Why We Must Act on Our Grief in the Wake of School Shootings & Tragedy

It took me a full 24 hours before I was ready to even look at the details of what happened in Texas a couple of days ago. What a privilege that is to be able to continue my life with my own children until I was ready to face the pain.

But today my heart was heavy like many other mothers and fathers as I dropped my entire world off at school. But that heaviness does not feel like enough if I don’t do something with it.

Is it enough to send positive vibes, sentiments and prayers to these families?

Is it enough to ache for them as we imagine being in their shoes?

Is it enough to be heartbroken and sad about the precious children who lost their lives and the ones who witnessed this event?

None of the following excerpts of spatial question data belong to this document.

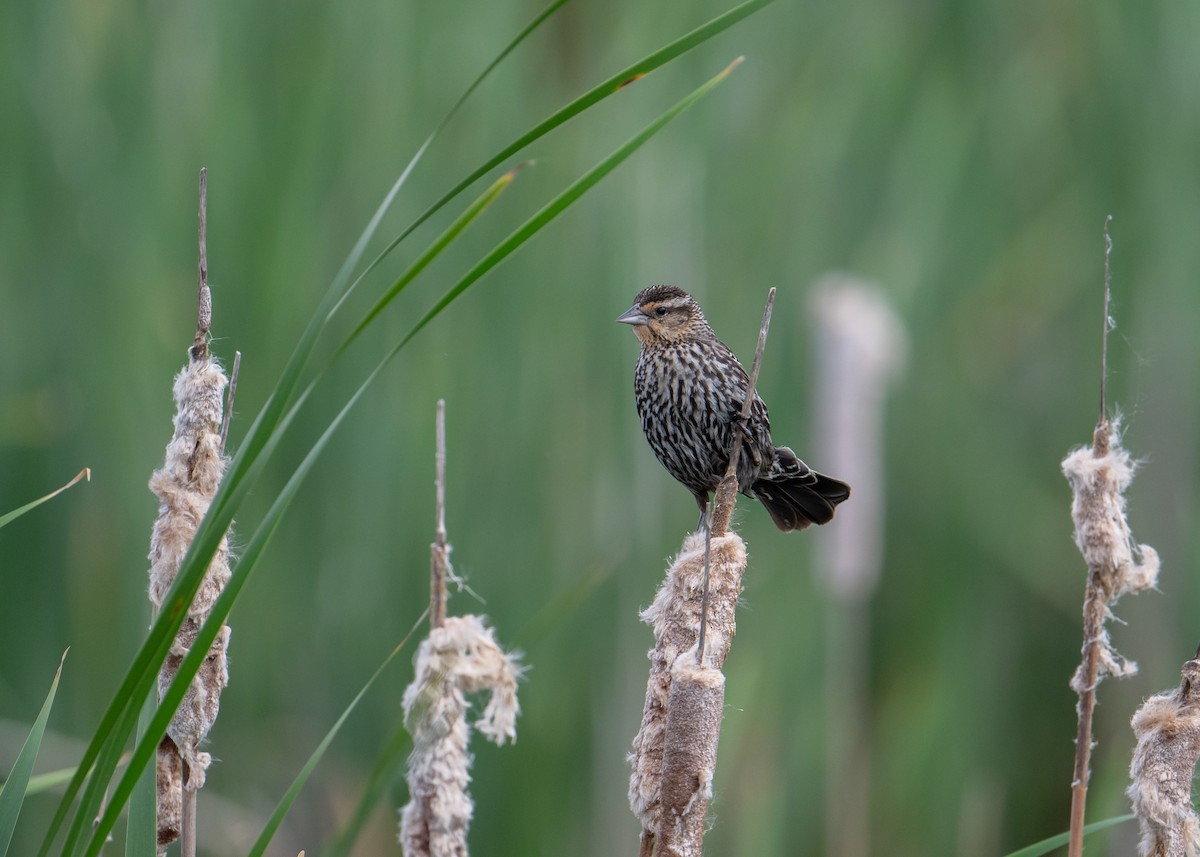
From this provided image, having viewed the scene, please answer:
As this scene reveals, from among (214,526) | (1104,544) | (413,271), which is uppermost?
(1104,544)

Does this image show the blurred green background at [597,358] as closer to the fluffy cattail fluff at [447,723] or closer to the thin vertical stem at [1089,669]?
the thin vertical stem at [1089,669]

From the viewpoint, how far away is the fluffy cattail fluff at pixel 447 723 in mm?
849

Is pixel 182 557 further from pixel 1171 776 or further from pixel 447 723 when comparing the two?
pixel 1171 776

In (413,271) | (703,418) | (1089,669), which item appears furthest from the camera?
(703,418)

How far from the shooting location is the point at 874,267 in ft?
10.4

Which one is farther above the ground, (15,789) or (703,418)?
(703,418)

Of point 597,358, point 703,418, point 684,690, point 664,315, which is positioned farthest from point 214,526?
point 597,358

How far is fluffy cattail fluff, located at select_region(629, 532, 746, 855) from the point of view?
1.04 metres

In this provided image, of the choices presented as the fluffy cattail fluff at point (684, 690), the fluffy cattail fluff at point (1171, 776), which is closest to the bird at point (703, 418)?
the fluffy cattail fluff at point (684, 690)

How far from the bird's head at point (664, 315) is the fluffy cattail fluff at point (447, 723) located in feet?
4.99

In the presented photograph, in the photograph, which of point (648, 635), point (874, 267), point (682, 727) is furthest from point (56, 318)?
point (682, 727)

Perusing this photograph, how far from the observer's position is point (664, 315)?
2.41 meters

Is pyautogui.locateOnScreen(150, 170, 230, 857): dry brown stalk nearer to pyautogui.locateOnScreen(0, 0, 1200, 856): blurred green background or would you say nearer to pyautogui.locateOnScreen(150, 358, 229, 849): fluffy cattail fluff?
pyautogui.locateOnScreen(150, 358, 229, 849): fluffy cattail fluff

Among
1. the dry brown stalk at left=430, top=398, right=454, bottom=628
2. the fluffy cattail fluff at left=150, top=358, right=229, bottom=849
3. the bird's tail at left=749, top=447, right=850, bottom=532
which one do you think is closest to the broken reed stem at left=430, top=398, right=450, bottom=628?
the dry brown stalk at left=430, top=398, right=454, bottom=628
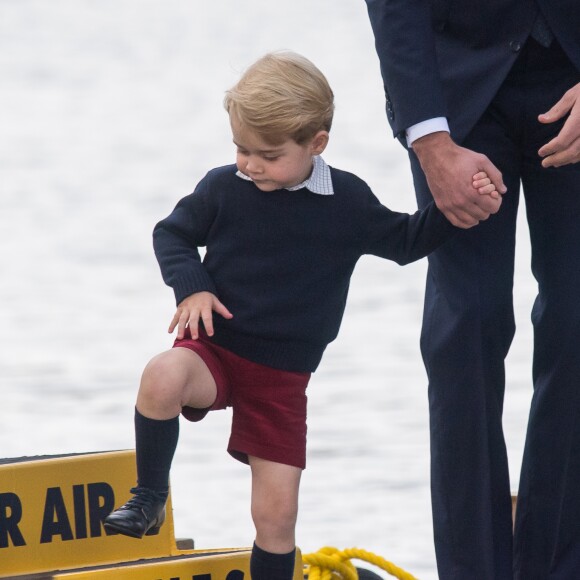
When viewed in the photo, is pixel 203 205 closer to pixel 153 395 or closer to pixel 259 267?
pixel 259 267

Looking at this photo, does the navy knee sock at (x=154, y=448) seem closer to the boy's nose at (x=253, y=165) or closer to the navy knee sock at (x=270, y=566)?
the navy knee sock at (x=270, y=566)

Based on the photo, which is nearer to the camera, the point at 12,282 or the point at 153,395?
the point at 153,395

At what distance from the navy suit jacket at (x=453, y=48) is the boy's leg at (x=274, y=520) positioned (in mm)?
539

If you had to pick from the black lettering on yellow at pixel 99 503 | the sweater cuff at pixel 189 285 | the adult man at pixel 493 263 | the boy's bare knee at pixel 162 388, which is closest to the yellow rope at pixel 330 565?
the adult man at pixel 493 263

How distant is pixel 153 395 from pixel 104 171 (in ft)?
19.4

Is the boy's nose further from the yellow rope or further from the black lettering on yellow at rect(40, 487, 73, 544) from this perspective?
the yellow rope

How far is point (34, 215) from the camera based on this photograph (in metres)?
7.07

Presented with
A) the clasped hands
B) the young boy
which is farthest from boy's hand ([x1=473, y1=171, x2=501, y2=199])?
the young boy

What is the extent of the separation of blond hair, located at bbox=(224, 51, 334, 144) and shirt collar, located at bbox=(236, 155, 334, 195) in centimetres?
7

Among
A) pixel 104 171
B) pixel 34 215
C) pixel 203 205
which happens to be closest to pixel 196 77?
pixel 104 171

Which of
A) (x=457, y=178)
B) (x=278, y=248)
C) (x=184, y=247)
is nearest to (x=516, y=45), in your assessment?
(x=457, y=178)

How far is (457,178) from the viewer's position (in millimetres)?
2184

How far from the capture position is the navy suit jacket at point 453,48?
2.22 metres

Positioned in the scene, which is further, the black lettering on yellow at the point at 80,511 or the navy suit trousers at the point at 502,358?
the black lettering on yellow at the point at 80,511
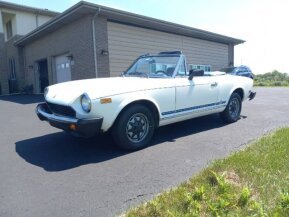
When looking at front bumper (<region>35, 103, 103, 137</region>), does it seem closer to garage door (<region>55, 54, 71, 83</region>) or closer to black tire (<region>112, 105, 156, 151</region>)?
black tire (<region>112, 105, 156, 151</region>)

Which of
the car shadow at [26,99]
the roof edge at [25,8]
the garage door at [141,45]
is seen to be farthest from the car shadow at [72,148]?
the roof edge at [25,8]

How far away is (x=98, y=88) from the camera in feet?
12.2

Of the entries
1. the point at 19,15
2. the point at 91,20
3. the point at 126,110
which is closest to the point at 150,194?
the point at 126,110

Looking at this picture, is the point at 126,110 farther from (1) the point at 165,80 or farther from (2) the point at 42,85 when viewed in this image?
(2) the point at 42,85

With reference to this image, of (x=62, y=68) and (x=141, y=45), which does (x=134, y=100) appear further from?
(x=62, y=68)

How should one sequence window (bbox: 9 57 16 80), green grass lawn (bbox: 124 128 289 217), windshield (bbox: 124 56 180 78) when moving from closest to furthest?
1. green grass lawn (bbox: 124 128 289 217)
2. windshield (bbox: 124 56 180 78)
3. window (bbox: 9 57 16 80)

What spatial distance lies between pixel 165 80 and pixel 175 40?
11012 mm

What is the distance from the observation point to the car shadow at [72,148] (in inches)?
146

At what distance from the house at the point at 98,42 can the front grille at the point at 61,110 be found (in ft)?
23.1

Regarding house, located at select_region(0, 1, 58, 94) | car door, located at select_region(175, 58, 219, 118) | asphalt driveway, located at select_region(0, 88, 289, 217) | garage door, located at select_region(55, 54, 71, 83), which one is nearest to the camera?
asphalt driveway, located at select_region(0, 88, 289, 217)

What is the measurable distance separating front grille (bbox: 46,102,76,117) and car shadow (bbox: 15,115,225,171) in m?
0.64

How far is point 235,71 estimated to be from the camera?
17.8 meters

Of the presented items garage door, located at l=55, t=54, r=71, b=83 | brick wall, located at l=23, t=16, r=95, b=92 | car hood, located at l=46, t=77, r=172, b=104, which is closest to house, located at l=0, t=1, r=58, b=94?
brick wall, located at l=23, t=16, r=95, b=92

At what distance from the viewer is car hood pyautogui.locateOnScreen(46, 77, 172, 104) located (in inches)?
145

Is it enough to hate the world, the evil people and the complicated break down of events that somehow did not protect these children?


It’s not enough.

We must ask ourselves the hard questions NOW. What can we do? What can we do right now to help?

what can we do to get off the sidelines and use our own grief for good, while our children are still here and able to be saved?

I don’t have the answers and I’m not interested in debates. I just want you to ask yourself the hard questions and find something, anything, you can do to help. Personally, I plan on doing my own work by learning more about the legislature, laws, and any and all proposed solutions to these tragedies to form my own plan of action. Then I hope to take what I’ve learned and the knowledge I’ve acquired and apply it within my own community. What if we all did this? What could the ripple effects be?

As an intentional, self-aware and thoughtful adult these tragedies evoke fear, anxiety and sadness within me. Can you imagine what it is doing to our children to endure these incidences over and over? The drills they have to participate in. The talks we have to have with them. The images all over the media.

Part of protecting them must also be about their psychological well-being and emotional support.

Our children deserve our attention to this problem, not just our grief and sympathy.